Nepia, who describes himself as having “sensitive teeth”, got a few fillings done at the same time and left the clinic confident in the knowledge his work was guaranteed for a year. Back in Auckland and still within the warranty period, he found he could not bite on the side of his mouth where his new crown had been fitted. He contacted the clinic, and was invited to return – but even with the travel discounts he enjoyed, he could not afford to within the 12-month time frame.

Instead, he says, he “dealt with” the inconvenience until he had saved enough money to go back. But this time he chose a new clinic – in Phuket. It was a much smaller establishment than the one in Bangkok he had previously visited. In Phuket he had his original crown removed and replaced, as well as two additional crowns fitted. Again, the cost was substantially less than the $1500 a crown he had been quoted in New Zealand.

On the first visit, Nepia went with his mother and a family friend – who both underwent plastic surgery. Nepia says the friend also had a quick dental check-up because she had been having a problem with her gums. The cause was said to be the result of inadequate work performed in New Zealand, he says, and was then remedied.

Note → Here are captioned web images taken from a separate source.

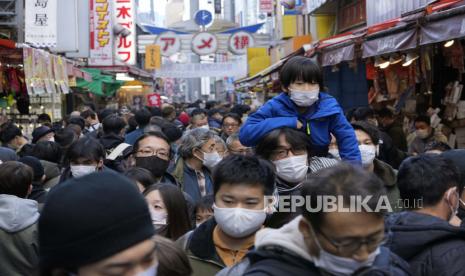 Disneyland Tokyo dan ruang terbuka lain di seluruh Jepang akan melonggarkan pemakaian masker yang menandai pandemi Covid-19 tiga tahun terakhir.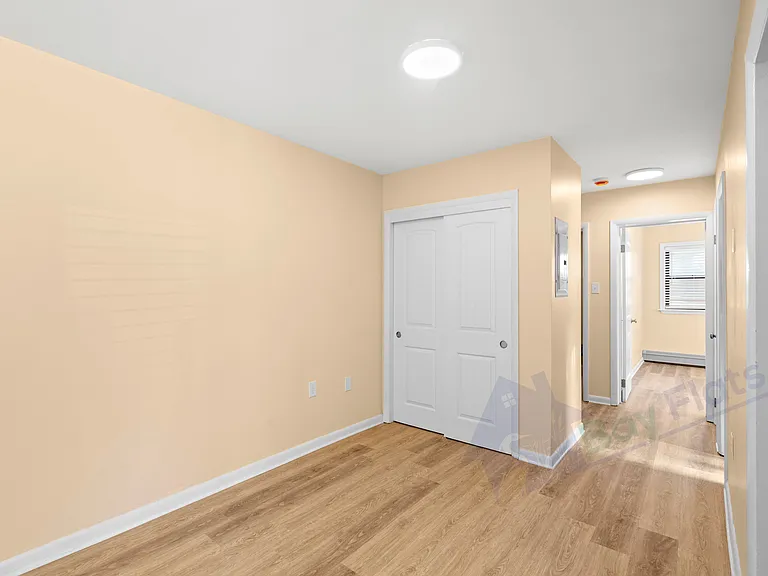 22645 Washington St #3 — Photo 11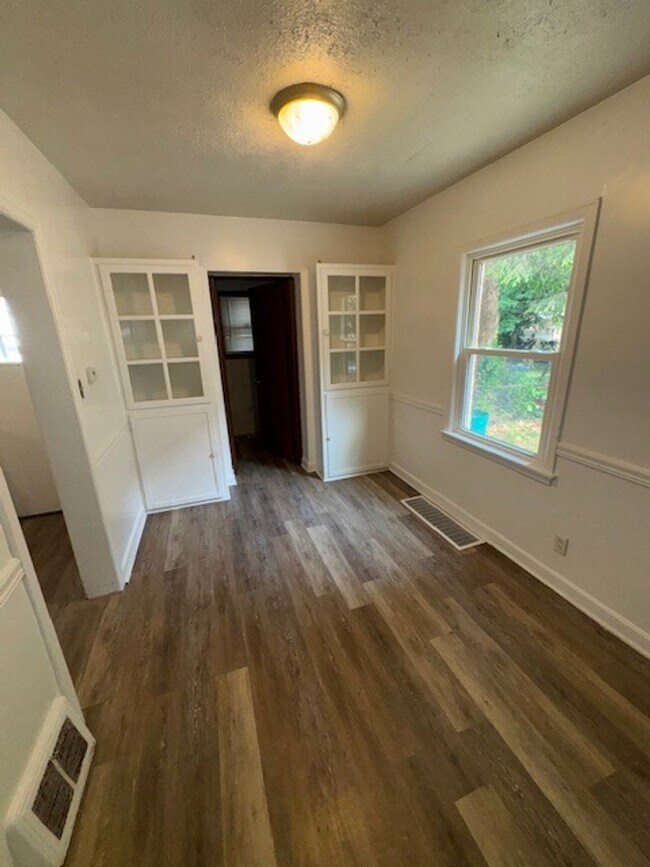 Building Photo - 1214 Corregidor Cir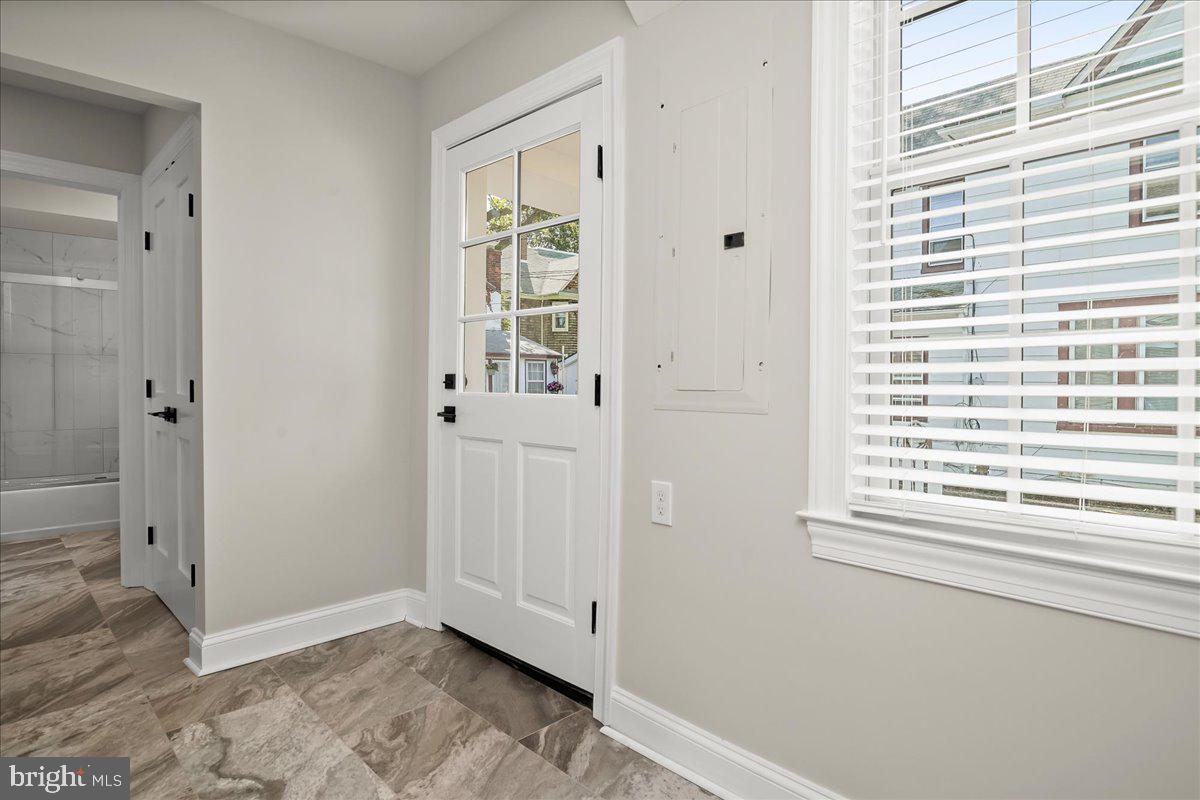 EASTON - Residential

On the Phuket trip, he was accompanied by his wife and her parents. His father-in-law also had crowns fitted, and his wife had a check-up. That was three years ago and Nepia now sees his Auckland dentist on a regular basis. “She had a look and said there wasn’t enough gap between the tooth and the crown.”

Nepia now no longer works for Air New Zealand and, with a family to support, says he can no longer afford to fly to Thailand for dental care. He is instead looking at having his caps fitted here. Still, he says, he has no misgivings about his overseas experience. “My understanding was there was always the chance something could go wrong. I took that risk.”

He says the services provided were “top-notch. My experience was awesome.” But he does admit the experience would have been “smoother” if the clinic staff had had a better command of English. “But you get there in the end.” Aware of the criticisms of having dental work done overseas, he says, “They’re just crowns; it’s not your midwife.”